Both are excellent points, thank you.

Your mention of general recursion prompts the following: in 1995, ten years
after publication of Boehm-Berarducci, Launchbury and Sheard investigated
transformation of programs written in general recursive form into
build-foldr form, with an eye towards the normalization laid out in "A Fold
for All Seasons."

L&S does not cite B&B. Could they be the same algorithm?


-- Kim-Ee


On Wed, Sep 26, 2012 at 11:41 AM, <o...@okmij.org> wrote:

>
> > Wouldn't you say then that "Church encoding" is still the more
> appropriate
> > reference given that Boehm-Berarducci's algorithm is rarely used?
> >
> > When I need to encode pattern matching it's goodbye Church and hello
> Scott.
> > Aside from your projects, where else is the B-B procedure used?
>
> First of all, the Boehm-Berarducci encoding is inefficient only when
> doing an operation that is not easily representable as a fold.

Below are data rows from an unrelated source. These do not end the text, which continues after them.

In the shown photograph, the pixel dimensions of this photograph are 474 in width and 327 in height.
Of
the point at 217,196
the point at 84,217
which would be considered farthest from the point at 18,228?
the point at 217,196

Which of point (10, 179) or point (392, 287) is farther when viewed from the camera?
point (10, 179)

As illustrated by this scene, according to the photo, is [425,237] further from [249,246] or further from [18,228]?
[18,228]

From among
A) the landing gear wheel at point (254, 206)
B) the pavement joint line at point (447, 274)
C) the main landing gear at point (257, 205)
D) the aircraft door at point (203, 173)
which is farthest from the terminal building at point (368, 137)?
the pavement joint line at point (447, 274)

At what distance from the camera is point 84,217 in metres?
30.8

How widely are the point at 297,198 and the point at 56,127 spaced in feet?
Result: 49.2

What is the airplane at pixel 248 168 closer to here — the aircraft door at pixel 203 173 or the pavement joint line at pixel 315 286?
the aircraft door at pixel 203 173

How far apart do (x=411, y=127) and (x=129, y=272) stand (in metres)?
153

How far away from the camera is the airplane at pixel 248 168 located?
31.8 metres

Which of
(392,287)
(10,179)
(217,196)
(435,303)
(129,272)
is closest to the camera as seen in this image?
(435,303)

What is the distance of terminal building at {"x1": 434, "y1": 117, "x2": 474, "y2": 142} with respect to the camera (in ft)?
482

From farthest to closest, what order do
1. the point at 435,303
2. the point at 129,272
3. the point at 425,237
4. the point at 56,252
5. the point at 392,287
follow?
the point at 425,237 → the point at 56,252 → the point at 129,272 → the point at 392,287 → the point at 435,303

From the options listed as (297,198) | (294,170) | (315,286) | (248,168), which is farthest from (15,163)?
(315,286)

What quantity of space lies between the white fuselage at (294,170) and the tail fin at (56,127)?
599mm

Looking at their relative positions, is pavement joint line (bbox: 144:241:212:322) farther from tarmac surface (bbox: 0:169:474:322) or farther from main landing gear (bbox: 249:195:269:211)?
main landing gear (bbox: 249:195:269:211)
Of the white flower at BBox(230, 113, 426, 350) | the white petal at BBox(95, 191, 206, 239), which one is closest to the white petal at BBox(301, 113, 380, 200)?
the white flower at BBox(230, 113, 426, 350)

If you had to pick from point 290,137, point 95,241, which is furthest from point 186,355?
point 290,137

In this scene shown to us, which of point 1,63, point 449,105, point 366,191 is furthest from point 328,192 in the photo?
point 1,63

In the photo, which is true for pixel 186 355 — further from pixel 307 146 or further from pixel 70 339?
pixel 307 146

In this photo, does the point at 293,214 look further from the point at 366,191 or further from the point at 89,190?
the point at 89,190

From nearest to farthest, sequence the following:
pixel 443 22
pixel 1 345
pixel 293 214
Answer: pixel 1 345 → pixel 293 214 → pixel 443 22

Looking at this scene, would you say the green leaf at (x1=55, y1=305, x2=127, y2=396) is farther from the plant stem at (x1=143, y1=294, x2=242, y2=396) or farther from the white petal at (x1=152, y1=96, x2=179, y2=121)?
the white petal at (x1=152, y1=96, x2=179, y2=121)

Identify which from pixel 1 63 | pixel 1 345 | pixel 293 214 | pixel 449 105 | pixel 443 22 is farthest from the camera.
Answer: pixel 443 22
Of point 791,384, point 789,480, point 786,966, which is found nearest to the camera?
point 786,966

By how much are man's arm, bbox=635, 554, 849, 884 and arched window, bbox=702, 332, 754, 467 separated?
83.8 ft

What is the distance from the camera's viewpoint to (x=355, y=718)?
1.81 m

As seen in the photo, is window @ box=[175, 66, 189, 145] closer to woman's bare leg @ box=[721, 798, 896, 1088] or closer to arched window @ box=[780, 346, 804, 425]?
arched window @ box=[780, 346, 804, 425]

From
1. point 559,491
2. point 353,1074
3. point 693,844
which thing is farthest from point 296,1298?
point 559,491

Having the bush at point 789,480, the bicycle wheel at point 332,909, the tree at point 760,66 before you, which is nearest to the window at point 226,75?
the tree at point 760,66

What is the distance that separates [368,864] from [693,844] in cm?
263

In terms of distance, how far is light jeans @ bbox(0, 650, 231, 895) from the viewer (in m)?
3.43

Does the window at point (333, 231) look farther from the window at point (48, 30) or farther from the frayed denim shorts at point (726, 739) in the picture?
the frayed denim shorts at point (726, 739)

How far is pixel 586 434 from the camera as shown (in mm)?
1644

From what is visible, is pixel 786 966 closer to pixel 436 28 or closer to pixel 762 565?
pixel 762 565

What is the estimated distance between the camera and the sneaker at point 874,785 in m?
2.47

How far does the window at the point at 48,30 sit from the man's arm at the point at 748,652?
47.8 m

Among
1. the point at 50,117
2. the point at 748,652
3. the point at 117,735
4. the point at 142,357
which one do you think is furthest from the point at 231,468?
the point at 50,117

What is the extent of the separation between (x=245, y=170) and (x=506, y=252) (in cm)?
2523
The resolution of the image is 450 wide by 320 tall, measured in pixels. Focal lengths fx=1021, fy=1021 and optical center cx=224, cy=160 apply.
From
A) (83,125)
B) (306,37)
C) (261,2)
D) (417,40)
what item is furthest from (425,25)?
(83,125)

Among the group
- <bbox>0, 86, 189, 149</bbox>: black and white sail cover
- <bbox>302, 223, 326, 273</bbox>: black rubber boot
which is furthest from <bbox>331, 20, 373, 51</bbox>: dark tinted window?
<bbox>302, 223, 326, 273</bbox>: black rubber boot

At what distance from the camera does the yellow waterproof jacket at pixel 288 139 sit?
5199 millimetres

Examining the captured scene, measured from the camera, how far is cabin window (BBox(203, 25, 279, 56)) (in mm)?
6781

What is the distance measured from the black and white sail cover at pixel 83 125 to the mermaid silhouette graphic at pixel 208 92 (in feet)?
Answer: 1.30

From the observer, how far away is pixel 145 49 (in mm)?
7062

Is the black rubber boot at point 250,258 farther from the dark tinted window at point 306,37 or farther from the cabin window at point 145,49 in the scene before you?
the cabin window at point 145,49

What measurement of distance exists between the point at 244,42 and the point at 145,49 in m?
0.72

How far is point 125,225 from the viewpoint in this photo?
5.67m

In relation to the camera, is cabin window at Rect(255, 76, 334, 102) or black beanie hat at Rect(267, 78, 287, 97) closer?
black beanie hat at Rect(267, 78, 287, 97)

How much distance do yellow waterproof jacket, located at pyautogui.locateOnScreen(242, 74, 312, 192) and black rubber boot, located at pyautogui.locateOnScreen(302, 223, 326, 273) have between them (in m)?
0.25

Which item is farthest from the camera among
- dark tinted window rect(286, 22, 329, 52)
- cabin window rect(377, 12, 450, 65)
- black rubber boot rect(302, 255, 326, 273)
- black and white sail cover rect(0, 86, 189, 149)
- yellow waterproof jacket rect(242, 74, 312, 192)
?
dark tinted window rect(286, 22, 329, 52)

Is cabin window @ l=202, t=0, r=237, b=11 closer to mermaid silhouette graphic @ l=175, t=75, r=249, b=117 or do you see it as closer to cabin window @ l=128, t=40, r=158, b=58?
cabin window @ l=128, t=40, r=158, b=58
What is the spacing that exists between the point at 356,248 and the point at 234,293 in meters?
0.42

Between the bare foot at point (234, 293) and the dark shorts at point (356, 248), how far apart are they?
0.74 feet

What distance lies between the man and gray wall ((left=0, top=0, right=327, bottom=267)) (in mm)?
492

Quite
> many problems can be efficiently tackled by a fold.
>
> Second, I must stress the foundational advantage of the
> Boehm-Berarducci encoding: plain System F. Boehm-Berarducci encoding
> uses _no_ recursion: not at the term level, not at the type level.  In
> contrast, the efficient for pattern-match encodings need general
> recursive types. With such types, a fix-point combinator becomes
> expressible, and the system, as a logic, becomes inconsistent.